Comment Re:Could elect not to sell any vehicles in Califor (Score 1) 462

They seem to be sticking their heads in the sand and hoping that EVs go away.

They have a legitimate gripe. The regulators are forcing them to sell the car at a loss by regulating the price in relation to other cars that they sell which forces Fiat to either eat $14,000 for every 500e sold or raise the prices on all of their non-electric vehicles to compensate. Who gets hurt by this? It isn't the rich man driving his luxury Tesla Model S. No, it's the middle and working class Californians who pay for this subsidy with higher prices on low and mid market vehicles. California has found yet another back door way to tax the middle class while leaving the rich untouched. What will they think of next?

Rather than seeing how Tesla is doing and worrying about the affordable model coming in a year or two

The affordable model is always two years away with Tesla. Frankly, I don't think that Musk cares very much about offering something that the average American can afford. Oh, he'll pay lip service to that idea because doing so is politically correct, but privately he almost certainly doesn't care. Actually it makes sense that the Model S costs $70,000+. It's not so much environmentally friendly as it is a way for rich people to enjoy some conspicuous luxury consumption. It's conspicuous because it's Tesla and luxury because it's both expensive and impractical.

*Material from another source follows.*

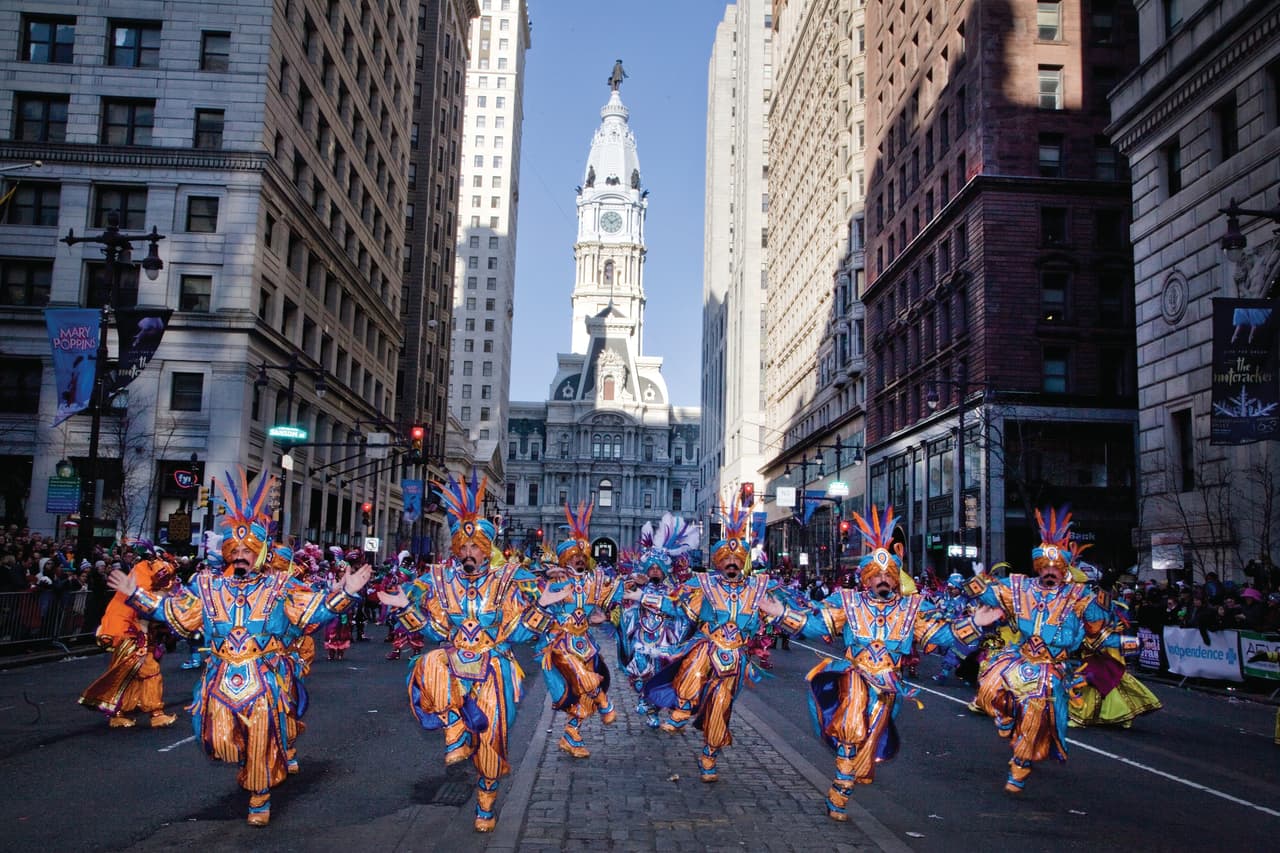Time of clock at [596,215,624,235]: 1:52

The rich driver of the Model S is signaling to the average peasant that he can afford to spend $70,000+ on an impractical car, driven on weekends for pleasure, while they are forced to drive a 10 year old beater or take public transportation and struggle to pay the bills.

they just churn out a lazy compliance car by shoving batteries in an ICE car, shove their fingers in their ears and hope no-one buys them.

Which is the most economically sensible thing for them to do. They know that electric cars are money losers for them, so they try to minimize their losses if they cannot avoid them entirely. If I were the CEO of Fiat I would order my production plants to incorporate non-removable weights into the frame of the 500e to further reduce the attractiveness of the car to potential buyers by radically reducing both the range and the cargo capacity.

Fiat Chrysler is a dinosaur, and is going to be killed off by evolution unless it makes a real effort.

I doubt that. Fiat Chrysler makes practical cars that ordinary working people can afford. In fact, the luxury car brands historically end up being bought and owned by the mass market companies. For example, Porsche, Lamborghini and Bugatti are owned by Volkswagen Group while Fiat owns Ferrari. I would be very surprised if the Tesla investors turned down an attractive buy out offer from one of the big auto groups, keen to run Tesla as a luxury brand, in the years ahead.

Comment Re:No surprises (Score 0) 688

The only way to fix this is to break the monopoly that public schools have on public education and the best ways to do that are vouchers and charter schools. Everyone except the teachers and their unions can see this but as Upton Sinclair said, "It is difficult to get a man to understand something when his job depends on not understanding it."